The GSE53146 dataset used in this study was downloaded from the GEO database, including sequencing information of skin lesions of 5 vitiligo patients and 5 healthy controls. After standardization using the limma package in R, the data distribution between the 2 groups of samples was relatively consistent, and there was no obvious deviation, as shown in Figure 1A. To further verify the dispersion of the different samples, PCA was performed. The results showed that the distance between the 5 groups of disease samples was close and the difference was small, and the distance between the 5 groups of control samples was far and the difference was large. There was a spatial separation between the vitiligo and control samples, as shown in Figure 1B.

Figure 1.:
Data preprocessing and evaluation. (A) After standardization, the overall expression level of samples in the microarray. (B) PCA of GSE53146 samples. PCA = principal component analysis.

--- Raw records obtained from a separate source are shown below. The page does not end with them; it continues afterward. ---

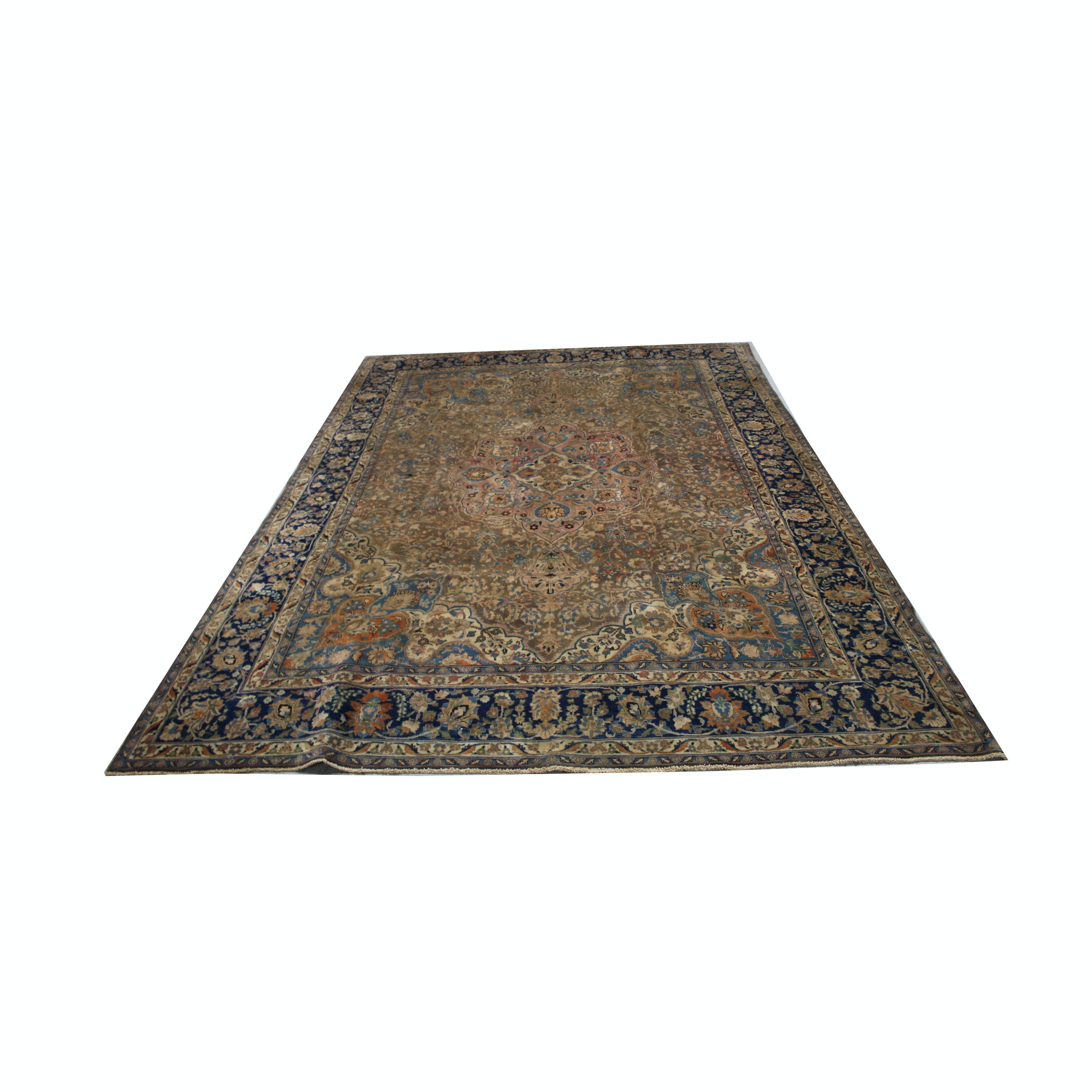 Large Vintage Hand-Knotted Persian Qum Area Rug
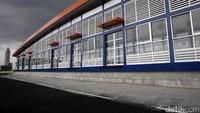 Melesat 25 Menit, Busway Layang Ciledug-Tendean Dilengkapi 12 Halte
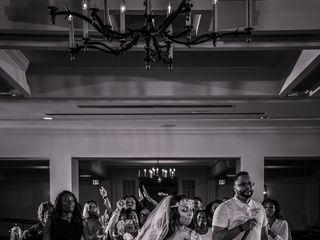 The wedding of Cierra and Lamar 2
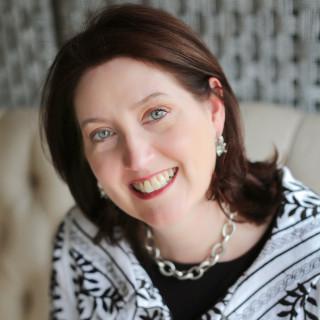 Kathleen Lomax, MD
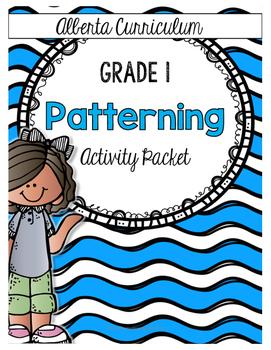 {Grade 1 Alberta} Patterning Activity Packet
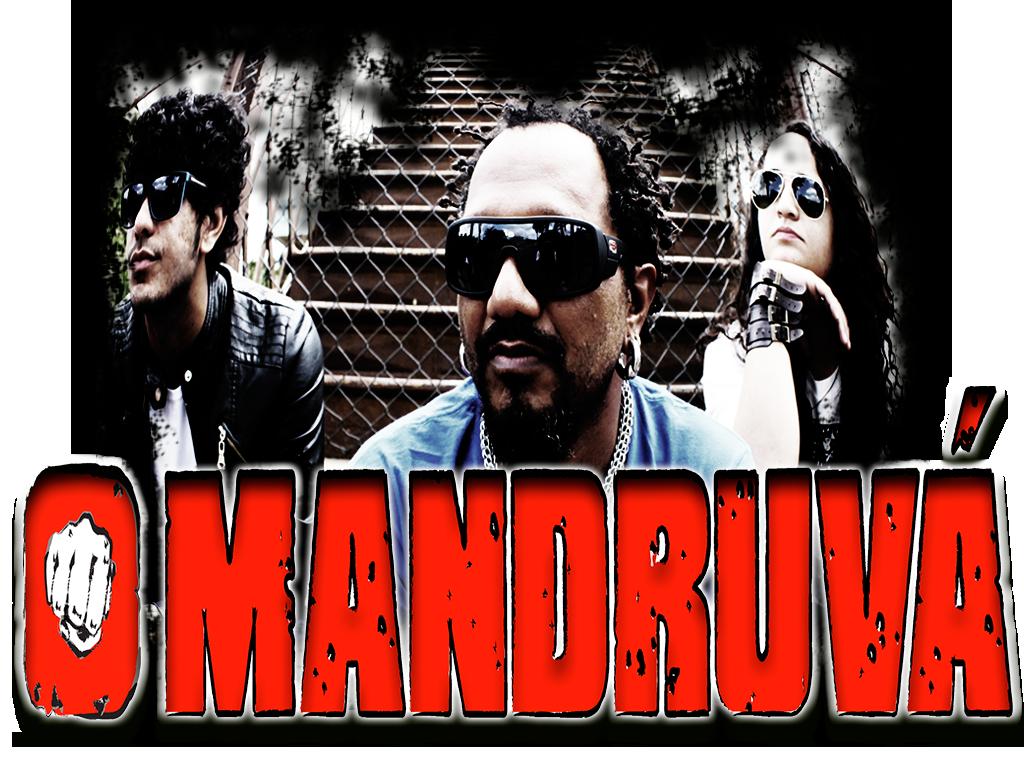 O-MANDRUVA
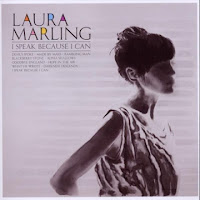 laura hol art recommended music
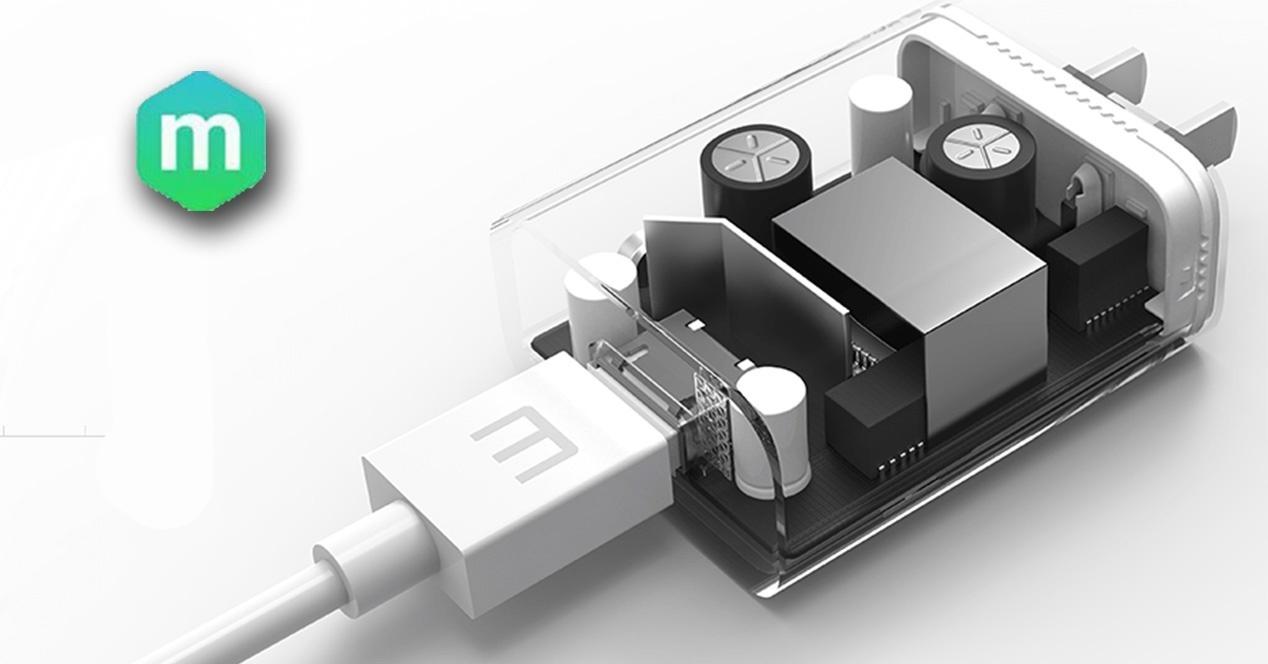meizu-mcharge-technology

3.2. Identification of DEGs

DEGs analysis of GSE53146 was performed using the limma package, and a total of 544 significant DEGs were detected, including 342 upregulated genes (UP) and 202 downregulated genes (DOWN), as shown in Figure 2A. The distribution of DEGs in the 2 groups is presented as a heat map (Fig. 2B).

Figure 2.:
Identification of DEGs in GSE53146 dataset. (A) Volcano plot showing DEGs in vitiligo patients. Each dot represents a gene, in which blue, gray and red represent down-regulated, no difference and up-regulated genes respectively. (B) Heatmap showing the distribution of DEGs between different groups. DEGs = differentially expressed genes.

3.3. Enrichment analysis of DEGs

To predict the functions and action pathways of DEGs, GO and KEGG analyses were performed on 342 upregulated DEGs and 202 downregulated DEGs using the DAVID database, respectively (P < .05 was considered meaningful, and only the top ten were shown when there were many results). The results of GO analysis showed that in BP, upregulated DEGs were associated with inflammatory response, immune response, proteolysis, response to lipopolysaccharide, positive regulation of gene expression, cell surface receptor signaling pathway, T cell costimulation, T cell receptor signaling pathway, adaptive immune response, regulation of cell proliferation, and other processes; in CC, upregulated DEGs constituted membrane, extracellular region, Golgi apparatus, external side of plasma membrane, cell surface, immunological synapse, nucleosome, T cell receptor complex, dense core granule membrane, protein complex involved in cell adhesion, etc; in MF, upregulated DEGs were in the process of protein binding, receptor binding, serine-type endopeptidase activity, protein kinase binding, protease binding, and CXCR3 chemokine receptor binding (Fig. 3A). Downregulated DEGs in BP are involved in processes such as multicellular organism development, chemical synaptic transmission, somatic stem cell population maintenance, regulation of ion transmembrane transport, determination of left/right symmetry, regulation of focal adhesion assembly, and cardiac conduction. The downregulated DEGs were also associated with RNA polymerase II transcription factor activity, sequence-specific DNA binding, transcriptional activator activity, RNA polymerase II core promoter proximal region sequence-specific binding, and enhancer sequence-specific DNA binding in MF (Fig. 3B).

Figure 3.:
GO enrichment analysis of DEGs. (A) Enrichment of up-regulated DEGs. (B) Enrichment of down-regulated DEGs. DEGs = differentially expressed genes, GO = gene ontology.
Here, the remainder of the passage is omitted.